▶ [任务目标 A]:
根据这篇谈发展中国家资本管制的文章，西方国家的资本主义从工业革命开始走过了多少年的历程？
▶ [任务目标 B]:
请把这篇谈发展中国家资本管制的文章中从“一、发展中国家国内金融制度的落后”开始、到“完善,市场管理能力也会增强。”为止（包括这部分）的文字一字不差地誊写下来。

▶ [网页原文]:
论发展中国家实施资本管制的制度基础,本文主要内容关键词为:管制论文,发展中国家论文,资本论文,制度论文,基础论文,此文献不代表本站观点,内容供学术参考,文章仅供参考阅读下载。
一、发展中国家国内金融制度的落后
发展中国家的货币金融制度大多是在战后伴随着政治、经济的独立逐步建立起来的,普遍具有经济货币化程度低下,金融体系欠发达,金融资源极为有限、国有银行效率不高并有大量的呆帐等特点。尽管从70年代开始,许多国家进行了金融自由化的改革,但在现阶段,发展中国家,包括新兴工业化国家,国内金融体系的不完善很难在短期内得到修正。这是因为生产力水平的落后性制约了发展中国家金融的发展及金融制度的完善。西方金融业比发展中国家发达,这不仅体现在它的金融工具、手段上,也体现在其金融制度上,而这一切是适合西方国家商品经济发展的,与西方国家经济发展水平相适应。从工业革命开始,西方国家的资本主义走过了200年的历程,而新兴工业化国家的工业化却仅有几十年。金融制度与实物经济的制度虽有一定的区别,但很多是可以借鉴实物经济的。实物经济越发达,其管理水平越高,制度越健全,金融制度也会较为完善,市场管理能力也会增强。

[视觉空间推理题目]

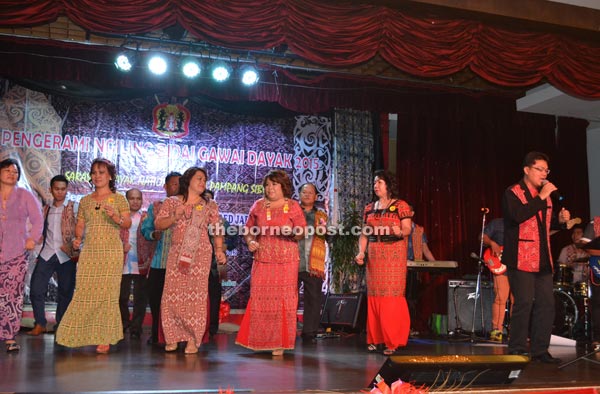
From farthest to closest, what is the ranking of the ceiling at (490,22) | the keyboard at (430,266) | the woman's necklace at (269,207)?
the keyboard at (430,266)
the ceiling at (490,22)
the woman's necklace at (269,207)

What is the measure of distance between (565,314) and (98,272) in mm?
5882

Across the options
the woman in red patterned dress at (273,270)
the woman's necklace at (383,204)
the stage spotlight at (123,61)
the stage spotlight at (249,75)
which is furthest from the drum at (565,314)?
the stage spotlight at (123,61)

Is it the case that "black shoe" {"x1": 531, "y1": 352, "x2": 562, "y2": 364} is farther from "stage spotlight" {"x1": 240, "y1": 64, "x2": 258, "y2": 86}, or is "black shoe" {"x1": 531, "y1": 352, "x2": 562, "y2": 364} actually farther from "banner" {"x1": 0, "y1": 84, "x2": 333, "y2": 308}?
"stage spotlight" {"x1": 240, "y1": 64, "x2": 258, "y2": 86}

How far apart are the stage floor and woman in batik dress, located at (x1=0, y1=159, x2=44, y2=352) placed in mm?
277

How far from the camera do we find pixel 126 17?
16.9 ft

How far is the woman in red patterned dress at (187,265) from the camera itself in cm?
544

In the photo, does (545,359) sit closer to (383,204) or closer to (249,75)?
(383,204)

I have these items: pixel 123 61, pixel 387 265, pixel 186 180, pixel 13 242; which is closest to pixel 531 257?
pixel 387 265

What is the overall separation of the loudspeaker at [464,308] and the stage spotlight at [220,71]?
3.74 meters

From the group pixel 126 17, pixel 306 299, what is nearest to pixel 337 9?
pixel 126 17

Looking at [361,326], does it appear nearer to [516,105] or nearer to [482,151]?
[482,151]

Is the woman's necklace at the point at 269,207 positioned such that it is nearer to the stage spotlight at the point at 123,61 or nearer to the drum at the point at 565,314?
the stage spotlight at the point at 123,61

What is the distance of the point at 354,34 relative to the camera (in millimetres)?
5668

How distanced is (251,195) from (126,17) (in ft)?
13.6
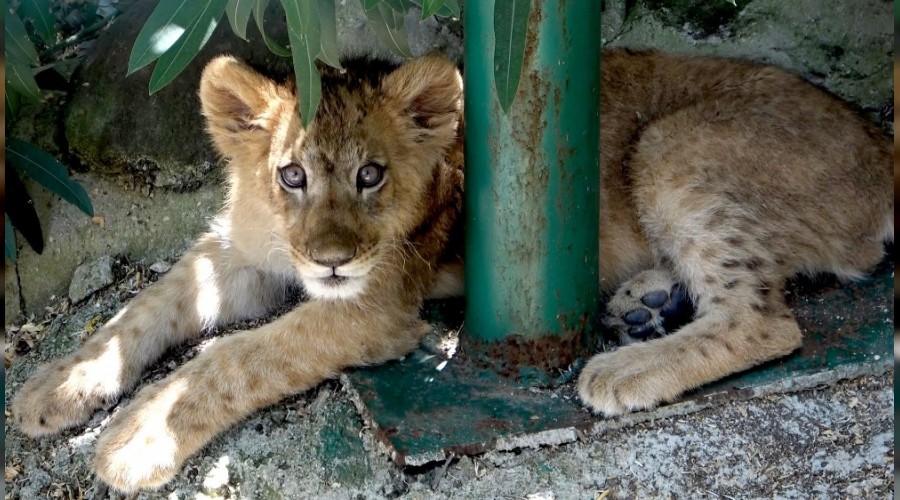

▶ [参考答案 A]:
200年。

▶ [参考答案 B]:
一、发展中国家国内金融制度的落后
发展中国家的货币金融制度大多是在战后伴随着政治、经济的独立逐步建立起来的,普遍具有经济货币化程度低下,金融体系欠发达,金融资源极为有限、国有银行效率不高并有大量的呆帐等特点。尽管从70年代开始,许多国家进行了金融自由化的改革,但在现阶段,发展中国家,包括新兴工业化国家,国内金融体系的不完善很难在短期内得到修正。这是因为生产力水平的落后性制约了发展中国家金融的发展及金融制度的完善。西方金融业比发展中国家发达,这不仅体现在它的金融工具、手段上,也体现在其金融制度上,而这一切是适合西方国家商品经济发展的,与西方国家经济发展水平相适应。从工业革命开始,西方国家的资本主义走过了200年的历程,而新兴工业化国家的工业化却仅有几十年。金融制度与实物经济的制度虽有一定的区别,但很多是可以借鉴实物经济的。实物经济越发达,其管理水平越高,制度越健全,金融制度也会较为完善,市场管理能力也会增强。